Потом я вернулся в Россию. Мне предложили поступить в докторантуру. Я быстренько, за год, написал диссертацию и успешно защитил ее в ИНЭОСе. А в Нижнем, в Институте металлоорганической химии, под меня создали лабораторию.
Как назвали лабораторию?
Лаборатория координационной химии. Все завертелось – надо же было создать лабораторию с нуля: найти, а точнее, вырастить сотрудников, выбить ставки, купить оборудование, вырвать помещения, в конце концов. Сначала была одна комната, потом две, потом три. Теперь в них работает одна молодежь. Моему самому «старому» сотруднику 35 лет. Так что чувствую себя почти что патриархом. У меня в лаборатории защитилось тринадцать аспирантов. Или уже четырнадцать. Сейчас еще четыре аспиранта работают в Нижнем. Мне все это на самом деле нравится. Я, бывает, и ругаю их, и подзатыльник могут дать. У меня в основном парни работают, хотя и девочки в последние годы появились. С парнями проще.

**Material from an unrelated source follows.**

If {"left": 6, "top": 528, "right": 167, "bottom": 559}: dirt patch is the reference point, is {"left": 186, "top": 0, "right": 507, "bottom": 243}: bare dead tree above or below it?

А.А. Трифонов в своей лаборатории в Институте металлоорганической химии имени Г.А.Разуваева в Нижнем Новгороде в окружении сотрудников, аспирантов и студентов, 2015 год |
Лаборатория получилась не хуже, чем у Шумана в свое время?
Наверное, уже да. Был момент в начале двухтысячных, когда государство вдруг осознало необходимость развития науки – стало выделять деньги на покупку оборудования. Тогда институт купил три дифрактометра, два ЯМР-спектрометра. У нас появился целый парк новых современных приборов. То есть все более или менее необходимое у нас было и есть. Академия тогда подбрасывала денег, да я и сам всегда зарабатывал. Я набрал денег с нескольких больших проектов и купил хороший немецкий перчаточный бокс за два с половиной миллиона рублей. Для нас это важно, потому что дает возможность работать с веществами в инертной атмосфере. Это была отличная инвестиция – скорость и эффективность исследований у нас возросли на порядок.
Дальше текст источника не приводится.